The Truth Behind Liveplace’s Photo-Realistic 3D World And OTOY’s Rendering Engine - nickb
http://www.techcrunch.com/2008/08/20/the-truth-behind-liveplaces-photo-realistic-3d-world-and-otoys-rendering-engine/
======
eugenejen
I found all replies on TechCrunch are all trapped in an assumption: "For each
client, the server has to render the whole scene again and again"

I guess in fact they don't need to do that. Here is my guess.

1\. Given a city model, it can be rendered according to camera location,
orientation.

2\. If users are only allow to walk on the street. Which reduce the possible
rendering camera position and possible orientations.

3\. If user can only move in fixed speed.

4\. Given 1, 2, 3. The possible camera positions, orientations are limited.

5\. The render farm render all possible scenes in system. They are marked by
positions, camera orientation.

6\. Assemble all rendering scenes according to users' camera position,
orientation and pace and stream the whole scene out.
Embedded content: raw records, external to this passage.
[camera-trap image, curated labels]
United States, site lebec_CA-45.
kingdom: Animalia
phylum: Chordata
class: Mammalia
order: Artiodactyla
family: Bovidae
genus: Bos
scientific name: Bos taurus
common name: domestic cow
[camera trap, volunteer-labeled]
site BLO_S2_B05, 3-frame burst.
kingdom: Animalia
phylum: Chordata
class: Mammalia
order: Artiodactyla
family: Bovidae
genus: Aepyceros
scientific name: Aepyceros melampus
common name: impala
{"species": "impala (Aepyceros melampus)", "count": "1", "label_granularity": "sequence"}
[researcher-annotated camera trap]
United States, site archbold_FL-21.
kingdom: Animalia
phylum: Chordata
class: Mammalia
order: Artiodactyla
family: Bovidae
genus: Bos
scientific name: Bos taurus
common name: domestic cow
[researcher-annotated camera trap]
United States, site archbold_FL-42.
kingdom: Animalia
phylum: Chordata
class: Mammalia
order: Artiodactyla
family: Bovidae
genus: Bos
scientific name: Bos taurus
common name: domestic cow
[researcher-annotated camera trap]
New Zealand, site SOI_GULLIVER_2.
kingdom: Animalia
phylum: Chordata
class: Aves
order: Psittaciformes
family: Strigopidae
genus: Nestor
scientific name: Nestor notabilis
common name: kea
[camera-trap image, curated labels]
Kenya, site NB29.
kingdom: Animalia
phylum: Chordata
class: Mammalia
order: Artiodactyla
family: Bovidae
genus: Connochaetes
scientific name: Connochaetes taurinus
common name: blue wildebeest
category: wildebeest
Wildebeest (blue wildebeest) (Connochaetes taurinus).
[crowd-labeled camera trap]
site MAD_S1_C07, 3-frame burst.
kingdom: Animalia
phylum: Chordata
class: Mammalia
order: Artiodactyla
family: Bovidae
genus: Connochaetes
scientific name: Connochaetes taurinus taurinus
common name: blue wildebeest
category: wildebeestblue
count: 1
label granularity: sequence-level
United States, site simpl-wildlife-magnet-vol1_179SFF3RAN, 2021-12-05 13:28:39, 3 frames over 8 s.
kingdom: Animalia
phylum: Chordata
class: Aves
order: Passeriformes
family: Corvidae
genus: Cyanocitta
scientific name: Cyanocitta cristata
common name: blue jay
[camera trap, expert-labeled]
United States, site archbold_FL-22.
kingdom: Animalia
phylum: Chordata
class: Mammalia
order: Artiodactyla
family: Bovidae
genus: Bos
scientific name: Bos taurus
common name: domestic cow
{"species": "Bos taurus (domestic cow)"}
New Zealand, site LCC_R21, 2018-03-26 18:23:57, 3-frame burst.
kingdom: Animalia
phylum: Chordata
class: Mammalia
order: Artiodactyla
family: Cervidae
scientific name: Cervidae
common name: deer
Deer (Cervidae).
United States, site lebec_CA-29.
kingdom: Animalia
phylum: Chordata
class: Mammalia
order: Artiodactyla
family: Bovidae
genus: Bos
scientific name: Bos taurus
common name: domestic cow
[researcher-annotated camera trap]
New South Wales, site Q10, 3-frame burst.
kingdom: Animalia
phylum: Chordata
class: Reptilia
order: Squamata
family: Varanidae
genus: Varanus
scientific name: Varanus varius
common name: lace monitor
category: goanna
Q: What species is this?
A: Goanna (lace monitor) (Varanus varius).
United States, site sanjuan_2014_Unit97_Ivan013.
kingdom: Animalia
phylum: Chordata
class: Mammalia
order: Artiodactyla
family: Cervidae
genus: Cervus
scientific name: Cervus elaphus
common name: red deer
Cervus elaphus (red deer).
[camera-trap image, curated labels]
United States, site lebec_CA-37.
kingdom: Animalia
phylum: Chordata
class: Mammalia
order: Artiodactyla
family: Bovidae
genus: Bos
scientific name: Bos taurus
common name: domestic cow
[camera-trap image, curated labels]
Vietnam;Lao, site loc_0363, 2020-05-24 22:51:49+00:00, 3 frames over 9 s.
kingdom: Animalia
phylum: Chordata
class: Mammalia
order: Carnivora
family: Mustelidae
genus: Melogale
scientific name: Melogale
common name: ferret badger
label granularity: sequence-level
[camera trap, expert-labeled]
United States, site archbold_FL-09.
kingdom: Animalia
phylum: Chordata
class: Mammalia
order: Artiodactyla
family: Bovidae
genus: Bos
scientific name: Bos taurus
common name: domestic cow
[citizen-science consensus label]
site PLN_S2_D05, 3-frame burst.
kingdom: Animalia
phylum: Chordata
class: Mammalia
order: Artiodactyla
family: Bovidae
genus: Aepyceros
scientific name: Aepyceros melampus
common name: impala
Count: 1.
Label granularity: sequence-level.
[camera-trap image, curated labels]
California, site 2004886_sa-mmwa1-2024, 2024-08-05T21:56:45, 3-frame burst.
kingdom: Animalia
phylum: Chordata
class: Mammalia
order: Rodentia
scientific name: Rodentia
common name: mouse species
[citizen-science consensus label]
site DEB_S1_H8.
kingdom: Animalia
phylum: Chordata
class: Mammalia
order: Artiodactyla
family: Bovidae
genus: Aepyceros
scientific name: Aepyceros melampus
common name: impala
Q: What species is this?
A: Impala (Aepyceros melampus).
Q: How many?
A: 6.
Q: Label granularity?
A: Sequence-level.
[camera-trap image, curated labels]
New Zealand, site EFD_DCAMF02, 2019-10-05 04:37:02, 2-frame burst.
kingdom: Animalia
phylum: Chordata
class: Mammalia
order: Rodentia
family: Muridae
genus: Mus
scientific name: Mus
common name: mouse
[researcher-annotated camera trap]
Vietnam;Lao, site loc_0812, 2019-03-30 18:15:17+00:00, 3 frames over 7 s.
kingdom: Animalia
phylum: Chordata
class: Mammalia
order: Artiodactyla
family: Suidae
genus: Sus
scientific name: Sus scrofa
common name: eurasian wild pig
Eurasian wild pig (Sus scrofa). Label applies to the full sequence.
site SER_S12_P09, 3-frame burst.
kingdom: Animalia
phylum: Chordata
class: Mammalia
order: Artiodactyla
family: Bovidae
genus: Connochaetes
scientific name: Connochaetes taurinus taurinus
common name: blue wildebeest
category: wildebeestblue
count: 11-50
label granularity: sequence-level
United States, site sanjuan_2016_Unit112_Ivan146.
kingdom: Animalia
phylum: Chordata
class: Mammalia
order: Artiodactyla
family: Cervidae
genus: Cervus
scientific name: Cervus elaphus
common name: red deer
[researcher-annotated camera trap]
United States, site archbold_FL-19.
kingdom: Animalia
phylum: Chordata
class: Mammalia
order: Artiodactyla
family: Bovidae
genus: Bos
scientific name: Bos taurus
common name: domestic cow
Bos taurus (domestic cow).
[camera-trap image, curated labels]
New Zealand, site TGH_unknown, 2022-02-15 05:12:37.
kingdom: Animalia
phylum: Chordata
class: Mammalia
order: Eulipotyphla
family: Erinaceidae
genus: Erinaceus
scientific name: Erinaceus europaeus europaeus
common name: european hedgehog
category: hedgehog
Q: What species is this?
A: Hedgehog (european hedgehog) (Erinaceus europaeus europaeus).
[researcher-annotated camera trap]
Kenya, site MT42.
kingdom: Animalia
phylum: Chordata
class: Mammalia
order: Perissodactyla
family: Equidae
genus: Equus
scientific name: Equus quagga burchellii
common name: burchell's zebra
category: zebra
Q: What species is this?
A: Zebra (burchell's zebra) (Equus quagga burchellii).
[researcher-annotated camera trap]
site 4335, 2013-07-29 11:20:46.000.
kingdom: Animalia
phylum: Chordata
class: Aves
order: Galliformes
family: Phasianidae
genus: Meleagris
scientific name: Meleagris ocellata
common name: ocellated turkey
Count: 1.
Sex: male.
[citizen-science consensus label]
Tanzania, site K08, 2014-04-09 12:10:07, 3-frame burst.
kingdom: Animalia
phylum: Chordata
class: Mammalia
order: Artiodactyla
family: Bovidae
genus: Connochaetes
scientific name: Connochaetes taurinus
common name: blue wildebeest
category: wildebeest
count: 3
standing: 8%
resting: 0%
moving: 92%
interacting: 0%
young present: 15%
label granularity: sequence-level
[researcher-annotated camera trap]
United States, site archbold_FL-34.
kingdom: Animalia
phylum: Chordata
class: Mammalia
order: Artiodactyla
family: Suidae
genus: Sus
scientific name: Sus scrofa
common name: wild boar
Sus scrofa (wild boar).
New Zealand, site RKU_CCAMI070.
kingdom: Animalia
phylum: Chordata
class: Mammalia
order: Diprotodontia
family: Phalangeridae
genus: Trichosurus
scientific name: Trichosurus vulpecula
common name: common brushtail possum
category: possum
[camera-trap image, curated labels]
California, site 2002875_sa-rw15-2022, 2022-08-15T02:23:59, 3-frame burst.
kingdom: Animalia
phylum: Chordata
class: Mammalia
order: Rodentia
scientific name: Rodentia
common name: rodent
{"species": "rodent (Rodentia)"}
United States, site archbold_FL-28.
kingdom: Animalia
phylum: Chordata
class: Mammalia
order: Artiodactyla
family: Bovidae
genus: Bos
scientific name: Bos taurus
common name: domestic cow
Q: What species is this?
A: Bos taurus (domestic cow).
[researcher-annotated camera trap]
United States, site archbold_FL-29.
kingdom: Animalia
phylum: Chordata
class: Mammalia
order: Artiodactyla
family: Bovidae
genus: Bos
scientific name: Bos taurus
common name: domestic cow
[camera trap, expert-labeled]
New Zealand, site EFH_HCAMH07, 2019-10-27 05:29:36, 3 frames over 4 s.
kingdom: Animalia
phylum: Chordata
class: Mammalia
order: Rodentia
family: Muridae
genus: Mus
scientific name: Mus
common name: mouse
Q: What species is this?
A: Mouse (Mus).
7\. We can add one more parameter, time of the scene. So a city can have 24
hours and the change of Sun, Moon.

So the problem is reduced to how to assemble those scene fast enough and
streaming them. And because it will be a movie, so one important thing is to
find the difference between two scene and compress them quickly.

If they want to add users' avatars, the avatars may not need to be ray-traced.
But just a object overlay in the scene.